Publisher: Springer Science & Business Media
ISBN: 0387690824
Category : Computers
Languages : en
Pages : 575
Book Description
Performance optimization is vital in the design and operation of modern engineering systems, including communications, manufacturing, robotics, and logistics. Most engineering systems are too complicated to model, or the system parameters cannot be easily identified, so learning techniques have to be applied. This book provides a unified framework based on a sensitivity point of view. It also introduces new approaches and proposes new research topics within this sensitivity-based framework. This new perspective on a popular topic is presented by a well respected expert in the field.
Adaptive Markov Control Processes
Author: Onésimo Hernández-Lerma
Publisher:
ISBN:
Category : Adaptive control systems
Languages : en
Pages : 190
Book Description
Publisher:
ISBN:
Category : Adaptive control systems
Languages : en
Pages : 190
Book Description
Markov Decision Processes with Their Applications
Author: Qiying Hu
Publisher: Springer Science & Business Media
ISBN: 0387369511
Category : Business & Economics
Languages : en
Pages : 305
Book Description
Put together by two top researchers in the Far East, this text examines Markov Decision Processes - also called stochastic dynamic programming - and their applications in the optimal control of discrete event systems, optimal replacement, and optimal allocations in sequential online auctions. This dynamic new book offers fresh applications of MDPs in areas such as the control of discrete event systems and the optimal allocations in sequential online auctions.

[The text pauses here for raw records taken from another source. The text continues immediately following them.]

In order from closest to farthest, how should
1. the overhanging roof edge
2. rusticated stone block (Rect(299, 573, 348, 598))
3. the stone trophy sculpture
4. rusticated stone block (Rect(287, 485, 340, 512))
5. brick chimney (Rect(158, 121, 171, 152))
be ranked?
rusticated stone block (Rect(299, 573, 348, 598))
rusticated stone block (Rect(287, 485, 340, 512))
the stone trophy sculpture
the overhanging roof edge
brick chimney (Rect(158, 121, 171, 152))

Publisher: Springer Science & Business Media
ISBN: 0387369511
Category : Business & Economics
Languages : en
Pages : 305
Book Description
Put together by two top researchers in the Far East, this text examines Markov Decision Processes - also called stochastic dynamic programming - and their applications in the optimal control of discrete event systems, optimal replacement, and optimal allocations in sequential online auctions. This dynamic new book offers fresh applications of MDPs in areas such as the control of discrete event systems and the optimal allocations in sequential online auctions.